A 98-year-old Chicago man donated $2 million in Walgreens stock to the Illinois Audubon Society, allowing the organization to purchase a 400-acre wildlife sanctuary.
Russ Gremel, 98, has been living in his beloved Chicago for almost his whole life. Even though the city has changed drastically over his lifetime, he still lives in the same house his parents owned, on the same street he grew up on. He never married or had children, but nearly 70 years ago he made a decision to buy some stock for his future.
He put about $1,000 into an up-and-coming pharmacy called Walgreens. He told the Chicago Tribune that he made his decision under the assumption that people would always buy medicine and women would always buy makeup. Having seen his father lose money speculating on the markets, Gremel decided he wanted a sound investment and held on to his Walgreens stock for many years.
That initial purchase, along with Gremel's frugal lifestyle, meant his money grew by leaps and bounds. By the 21st century, the $1,000 investment had grown to more than $2 million.
But Gremel didn't cash out. Instead, the man who loved his Midwestern city and the lands surrounding it decided to use that money to help protect that ground.
Gremel loved to hike and canoe as a young man. After he retired, he became a scoutmaster for several decades, leading other young men into the wilderness to learn about the world and grow. When it came time to allocate his money, he realized he wanted his fortune to go to ensuring people in the future had those same opportunities.
According to USA Today, Gremel approached the Illinois Audubon Society about making a donation back in 2015. The society, it turned out, had been trying to purchase a new property to turn into a wildlife refuge. Gremel loved the project and decided to fund it. The group bought the property for $2.1 million in December 2016.

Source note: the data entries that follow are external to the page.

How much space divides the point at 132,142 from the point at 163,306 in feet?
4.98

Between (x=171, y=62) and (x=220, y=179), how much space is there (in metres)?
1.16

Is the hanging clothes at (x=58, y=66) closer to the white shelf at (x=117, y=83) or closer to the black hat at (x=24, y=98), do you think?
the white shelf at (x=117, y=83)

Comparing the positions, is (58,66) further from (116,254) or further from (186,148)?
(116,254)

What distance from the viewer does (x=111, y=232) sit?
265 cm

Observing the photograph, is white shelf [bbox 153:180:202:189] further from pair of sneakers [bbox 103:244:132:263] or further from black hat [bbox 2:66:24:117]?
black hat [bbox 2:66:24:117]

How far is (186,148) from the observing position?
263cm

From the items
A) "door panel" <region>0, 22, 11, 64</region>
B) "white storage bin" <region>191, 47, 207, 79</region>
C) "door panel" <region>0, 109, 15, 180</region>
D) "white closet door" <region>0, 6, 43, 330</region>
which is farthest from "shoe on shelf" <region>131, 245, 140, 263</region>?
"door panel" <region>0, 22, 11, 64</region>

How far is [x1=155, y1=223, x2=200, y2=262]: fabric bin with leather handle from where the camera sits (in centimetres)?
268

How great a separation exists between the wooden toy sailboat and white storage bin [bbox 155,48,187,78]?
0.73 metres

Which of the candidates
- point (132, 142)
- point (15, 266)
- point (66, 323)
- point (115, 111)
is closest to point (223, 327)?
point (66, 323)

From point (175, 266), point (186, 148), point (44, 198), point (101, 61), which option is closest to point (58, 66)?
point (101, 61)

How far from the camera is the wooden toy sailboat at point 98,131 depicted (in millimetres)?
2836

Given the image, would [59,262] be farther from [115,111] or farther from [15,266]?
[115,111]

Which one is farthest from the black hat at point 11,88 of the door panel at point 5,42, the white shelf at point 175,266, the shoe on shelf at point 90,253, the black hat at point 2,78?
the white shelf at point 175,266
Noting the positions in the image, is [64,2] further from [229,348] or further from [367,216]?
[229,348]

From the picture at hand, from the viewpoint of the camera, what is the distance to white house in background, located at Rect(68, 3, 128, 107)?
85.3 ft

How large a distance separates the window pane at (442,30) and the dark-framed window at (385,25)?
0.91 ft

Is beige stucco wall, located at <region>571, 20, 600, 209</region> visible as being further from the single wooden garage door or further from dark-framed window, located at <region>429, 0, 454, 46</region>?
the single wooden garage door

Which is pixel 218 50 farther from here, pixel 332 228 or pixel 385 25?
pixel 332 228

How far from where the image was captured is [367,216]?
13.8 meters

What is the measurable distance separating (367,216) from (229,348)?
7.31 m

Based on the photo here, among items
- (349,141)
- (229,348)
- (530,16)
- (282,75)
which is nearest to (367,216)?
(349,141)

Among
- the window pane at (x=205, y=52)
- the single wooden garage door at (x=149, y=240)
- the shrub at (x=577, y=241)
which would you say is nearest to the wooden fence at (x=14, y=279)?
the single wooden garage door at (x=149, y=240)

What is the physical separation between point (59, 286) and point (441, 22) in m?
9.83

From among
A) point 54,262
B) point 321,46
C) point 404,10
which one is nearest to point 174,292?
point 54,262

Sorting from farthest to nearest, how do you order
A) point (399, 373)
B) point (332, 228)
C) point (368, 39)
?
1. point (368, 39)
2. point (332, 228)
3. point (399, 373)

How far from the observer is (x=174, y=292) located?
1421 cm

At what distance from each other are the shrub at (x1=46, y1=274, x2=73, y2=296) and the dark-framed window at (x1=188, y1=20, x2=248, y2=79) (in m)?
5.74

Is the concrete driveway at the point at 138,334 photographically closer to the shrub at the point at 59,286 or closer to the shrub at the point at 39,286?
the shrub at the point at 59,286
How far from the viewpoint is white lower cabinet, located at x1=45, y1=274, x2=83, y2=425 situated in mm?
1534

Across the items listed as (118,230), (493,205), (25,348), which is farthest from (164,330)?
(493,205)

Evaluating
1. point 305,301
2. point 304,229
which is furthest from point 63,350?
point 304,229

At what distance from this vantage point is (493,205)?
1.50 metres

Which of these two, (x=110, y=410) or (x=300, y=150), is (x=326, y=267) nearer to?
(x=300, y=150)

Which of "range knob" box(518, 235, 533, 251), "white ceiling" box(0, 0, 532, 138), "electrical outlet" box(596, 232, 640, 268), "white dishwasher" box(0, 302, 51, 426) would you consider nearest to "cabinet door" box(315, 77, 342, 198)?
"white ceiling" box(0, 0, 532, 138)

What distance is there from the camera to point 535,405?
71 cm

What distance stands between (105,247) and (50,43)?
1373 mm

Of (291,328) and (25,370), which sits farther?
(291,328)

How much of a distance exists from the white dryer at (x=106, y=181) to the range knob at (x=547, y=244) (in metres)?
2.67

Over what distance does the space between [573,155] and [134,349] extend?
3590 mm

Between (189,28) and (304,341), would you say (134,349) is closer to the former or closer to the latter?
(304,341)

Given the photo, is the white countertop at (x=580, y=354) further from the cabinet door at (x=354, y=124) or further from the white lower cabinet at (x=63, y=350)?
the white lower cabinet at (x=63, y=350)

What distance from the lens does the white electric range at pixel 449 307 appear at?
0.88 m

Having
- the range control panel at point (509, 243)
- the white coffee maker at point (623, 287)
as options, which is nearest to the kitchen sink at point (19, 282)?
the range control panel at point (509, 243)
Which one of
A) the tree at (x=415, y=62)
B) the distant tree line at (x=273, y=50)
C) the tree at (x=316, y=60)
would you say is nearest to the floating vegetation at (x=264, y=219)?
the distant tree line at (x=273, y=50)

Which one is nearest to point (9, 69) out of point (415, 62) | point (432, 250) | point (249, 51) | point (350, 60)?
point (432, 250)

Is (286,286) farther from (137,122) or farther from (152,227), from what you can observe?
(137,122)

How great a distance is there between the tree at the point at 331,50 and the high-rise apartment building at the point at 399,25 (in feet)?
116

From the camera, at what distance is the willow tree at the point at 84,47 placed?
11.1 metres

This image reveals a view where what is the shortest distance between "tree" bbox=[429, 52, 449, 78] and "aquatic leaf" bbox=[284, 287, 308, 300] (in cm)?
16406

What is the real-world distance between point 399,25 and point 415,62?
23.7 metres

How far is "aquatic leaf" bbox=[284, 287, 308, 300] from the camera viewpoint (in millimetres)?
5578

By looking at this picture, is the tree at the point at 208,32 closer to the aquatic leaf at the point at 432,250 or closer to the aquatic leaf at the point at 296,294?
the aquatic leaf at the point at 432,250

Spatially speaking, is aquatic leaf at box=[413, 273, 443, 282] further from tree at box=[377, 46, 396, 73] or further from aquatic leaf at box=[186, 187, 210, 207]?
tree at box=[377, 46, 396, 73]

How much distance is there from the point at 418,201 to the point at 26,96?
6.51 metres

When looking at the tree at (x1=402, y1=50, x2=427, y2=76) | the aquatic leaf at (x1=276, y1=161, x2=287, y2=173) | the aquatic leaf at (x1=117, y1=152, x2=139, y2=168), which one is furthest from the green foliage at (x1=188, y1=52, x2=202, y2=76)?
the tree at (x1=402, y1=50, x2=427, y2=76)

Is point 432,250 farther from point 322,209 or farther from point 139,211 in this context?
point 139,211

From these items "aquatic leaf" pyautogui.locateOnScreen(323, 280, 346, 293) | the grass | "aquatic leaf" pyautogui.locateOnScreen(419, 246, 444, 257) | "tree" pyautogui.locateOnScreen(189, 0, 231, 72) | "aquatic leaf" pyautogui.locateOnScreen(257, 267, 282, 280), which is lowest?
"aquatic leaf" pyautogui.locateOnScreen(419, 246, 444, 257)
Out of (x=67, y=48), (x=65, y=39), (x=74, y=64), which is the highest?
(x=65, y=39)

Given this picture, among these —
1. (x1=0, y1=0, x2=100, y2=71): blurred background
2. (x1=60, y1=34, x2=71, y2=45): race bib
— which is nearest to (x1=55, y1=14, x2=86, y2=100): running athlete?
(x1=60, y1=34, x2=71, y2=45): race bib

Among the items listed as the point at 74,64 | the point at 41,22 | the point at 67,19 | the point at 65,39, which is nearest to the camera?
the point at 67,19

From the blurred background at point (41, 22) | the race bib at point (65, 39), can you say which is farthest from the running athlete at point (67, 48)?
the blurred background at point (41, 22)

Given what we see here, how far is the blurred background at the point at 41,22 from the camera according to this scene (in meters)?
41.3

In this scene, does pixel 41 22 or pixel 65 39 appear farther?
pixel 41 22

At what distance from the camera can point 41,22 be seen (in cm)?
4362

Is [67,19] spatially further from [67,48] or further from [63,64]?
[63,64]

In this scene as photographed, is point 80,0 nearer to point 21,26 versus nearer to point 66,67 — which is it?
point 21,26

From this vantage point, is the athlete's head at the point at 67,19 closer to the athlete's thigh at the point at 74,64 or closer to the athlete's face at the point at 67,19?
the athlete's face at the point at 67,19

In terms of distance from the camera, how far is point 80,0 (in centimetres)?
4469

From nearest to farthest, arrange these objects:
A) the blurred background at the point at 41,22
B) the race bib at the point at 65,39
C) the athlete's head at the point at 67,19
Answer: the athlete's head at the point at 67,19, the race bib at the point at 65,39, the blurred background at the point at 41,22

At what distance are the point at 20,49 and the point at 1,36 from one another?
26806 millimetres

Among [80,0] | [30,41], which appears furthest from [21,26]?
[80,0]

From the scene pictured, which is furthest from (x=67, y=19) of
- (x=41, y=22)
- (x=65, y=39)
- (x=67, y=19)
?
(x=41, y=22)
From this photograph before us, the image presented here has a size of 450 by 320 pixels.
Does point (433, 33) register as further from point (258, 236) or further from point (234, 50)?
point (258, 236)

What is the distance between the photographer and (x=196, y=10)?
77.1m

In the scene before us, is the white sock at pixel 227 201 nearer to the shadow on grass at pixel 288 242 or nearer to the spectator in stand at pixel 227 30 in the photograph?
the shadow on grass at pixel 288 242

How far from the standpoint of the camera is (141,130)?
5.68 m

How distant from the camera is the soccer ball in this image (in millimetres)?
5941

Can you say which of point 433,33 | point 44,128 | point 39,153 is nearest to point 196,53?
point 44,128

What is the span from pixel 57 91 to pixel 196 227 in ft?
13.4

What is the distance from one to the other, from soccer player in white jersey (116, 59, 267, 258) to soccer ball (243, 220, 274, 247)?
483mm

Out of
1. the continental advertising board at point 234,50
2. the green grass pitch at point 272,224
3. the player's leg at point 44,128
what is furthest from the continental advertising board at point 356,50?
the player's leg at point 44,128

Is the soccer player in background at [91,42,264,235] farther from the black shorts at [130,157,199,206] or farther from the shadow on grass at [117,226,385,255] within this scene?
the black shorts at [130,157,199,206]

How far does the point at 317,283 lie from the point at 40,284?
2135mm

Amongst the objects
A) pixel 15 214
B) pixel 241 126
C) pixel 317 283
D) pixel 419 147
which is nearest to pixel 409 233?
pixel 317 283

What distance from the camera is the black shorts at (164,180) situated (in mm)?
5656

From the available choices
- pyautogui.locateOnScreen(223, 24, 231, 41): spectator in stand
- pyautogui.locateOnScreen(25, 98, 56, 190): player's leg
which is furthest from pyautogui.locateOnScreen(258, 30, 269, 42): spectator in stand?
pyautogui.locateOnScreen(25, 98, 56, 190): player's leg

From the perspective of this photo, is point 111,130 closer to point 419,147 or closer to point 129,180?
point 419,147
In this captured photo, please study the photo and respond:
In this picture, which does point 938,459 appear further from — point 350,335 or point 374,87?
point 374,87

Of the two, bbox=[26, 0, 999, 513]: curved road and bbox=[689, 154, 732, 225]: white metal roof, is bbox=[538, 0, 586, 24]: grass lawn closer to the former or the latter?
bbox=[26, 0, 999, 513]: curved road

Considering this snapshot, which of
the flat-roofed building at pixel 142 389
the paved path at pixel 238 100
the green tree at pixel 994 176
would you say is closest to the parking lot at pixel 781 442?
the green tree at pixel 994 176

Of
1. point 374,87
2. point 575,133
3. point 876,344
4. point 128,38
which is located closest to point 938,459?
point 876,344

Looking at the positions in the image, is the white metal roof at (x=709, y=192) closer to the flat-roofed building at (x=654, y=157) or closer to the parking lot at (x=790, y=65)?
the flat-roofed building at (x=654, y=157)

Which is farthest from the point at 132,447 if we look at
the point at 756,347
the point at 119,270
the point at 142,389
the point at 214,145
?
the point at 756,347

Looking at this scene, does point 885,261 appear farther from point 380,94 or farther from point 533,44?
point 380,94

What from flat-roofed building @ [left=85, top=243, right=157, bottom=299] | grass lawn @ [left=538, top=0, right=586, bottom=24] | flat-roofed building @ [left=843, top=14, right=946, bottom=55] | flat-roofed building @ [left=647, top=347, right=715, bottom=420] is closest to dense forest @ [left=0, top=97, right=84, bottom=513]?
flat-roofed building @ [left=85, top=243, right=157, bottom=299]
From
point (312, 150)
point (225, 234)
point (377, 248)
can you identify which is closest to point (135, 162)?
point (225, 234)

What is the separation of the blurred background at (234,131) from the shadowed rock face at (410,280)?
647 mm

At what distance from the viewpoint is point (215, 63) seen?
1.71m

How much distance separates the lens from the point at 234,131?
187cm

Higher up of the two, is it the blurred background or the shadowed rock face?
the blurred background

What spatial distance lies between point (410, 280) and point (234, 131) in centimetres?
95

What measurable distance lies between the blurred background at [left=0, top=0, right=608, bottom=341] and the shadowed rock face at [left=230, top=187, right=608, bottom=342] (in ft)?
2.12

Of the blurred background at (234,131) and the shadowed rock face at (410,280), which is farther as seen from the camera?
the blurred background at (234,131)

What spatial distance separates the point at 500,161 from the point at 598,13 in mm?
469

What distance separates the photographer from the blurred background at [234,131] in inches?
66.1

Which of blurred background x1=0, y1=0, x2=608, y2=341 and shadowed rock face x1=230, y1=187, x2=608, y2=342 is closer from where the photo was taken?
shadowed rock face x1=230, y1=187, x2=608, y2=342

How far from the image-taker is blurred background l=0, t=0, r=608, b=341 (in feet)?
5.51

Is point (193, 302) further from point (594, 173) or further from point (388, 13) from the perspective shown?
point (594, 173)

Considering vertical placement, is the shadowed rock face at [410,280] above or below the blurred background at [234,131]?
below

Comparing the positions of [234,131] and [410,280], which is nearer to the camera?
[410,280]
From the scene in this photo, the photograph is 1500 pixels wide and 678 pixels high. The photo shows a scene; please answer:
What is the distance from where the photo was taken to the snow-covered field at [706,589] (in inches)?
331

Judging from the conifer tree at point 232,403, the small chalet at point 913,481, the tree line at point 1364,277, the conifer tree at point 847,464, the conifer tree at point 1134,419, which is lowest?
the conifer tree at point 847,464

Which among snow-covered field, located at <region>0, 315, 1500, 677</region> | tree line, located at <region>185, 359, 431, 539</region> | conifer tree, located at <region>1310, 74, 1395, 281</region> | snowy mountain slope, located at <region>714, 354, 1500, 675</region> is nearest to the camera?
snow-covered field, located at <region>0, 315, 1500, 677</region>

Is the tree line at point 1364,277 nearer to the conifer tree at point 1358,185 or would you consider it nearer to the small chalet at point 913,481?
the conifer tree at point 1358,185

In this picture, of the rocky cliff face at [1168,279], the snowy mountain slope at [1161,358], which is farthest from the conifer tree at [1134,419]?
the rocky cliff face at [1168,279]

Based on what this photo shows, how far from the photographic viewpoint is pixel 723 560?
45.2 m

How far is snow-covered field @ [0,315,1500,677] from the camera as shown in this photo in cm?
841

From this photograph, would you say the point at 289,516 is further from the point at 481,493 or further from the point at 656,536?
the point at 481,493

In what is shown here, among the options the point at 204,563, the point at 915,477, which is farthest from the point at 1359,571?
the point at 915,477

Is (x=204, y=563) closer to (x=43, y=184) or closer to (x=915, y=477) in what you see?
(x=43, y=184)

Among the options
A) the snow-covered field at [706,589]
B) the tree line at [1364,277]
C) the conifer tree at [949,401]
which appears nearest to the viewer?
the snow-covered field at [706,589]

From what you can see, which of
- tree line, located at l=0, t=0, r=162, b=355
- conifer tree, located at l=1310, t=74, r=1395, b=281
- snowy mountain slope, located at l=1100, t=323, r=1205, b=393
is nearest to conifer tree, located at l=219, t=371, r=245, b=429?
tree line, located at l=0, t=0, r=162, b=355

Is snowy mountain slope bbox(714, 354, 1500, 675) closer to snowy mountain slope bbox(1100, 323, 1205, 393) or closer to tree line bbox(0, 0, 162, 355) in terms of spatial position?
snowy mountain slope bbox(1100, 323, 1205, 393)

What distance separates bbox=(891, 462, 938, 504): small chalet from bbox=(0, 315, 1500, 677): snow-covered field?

On Sunday, June 4, the Gremel Wildlife Sanctuary was dedicated with a trek around the property by Gremel and his former Boy Scouts troop. The area is home to more than 170 species of birds, as well as some rare turtles.
"It's incredibly generous," said Illinois Audubon Society executive director Jim Kerkert. "It's allowing us to protect a really valuable and important piece of property and fulfill one of Russ' wishes that we could find a place where people could come out and experience and enjoy nature the way he did as a kid."
Gremel put it even more simply: "You have to do some good in this world … That's what money is for."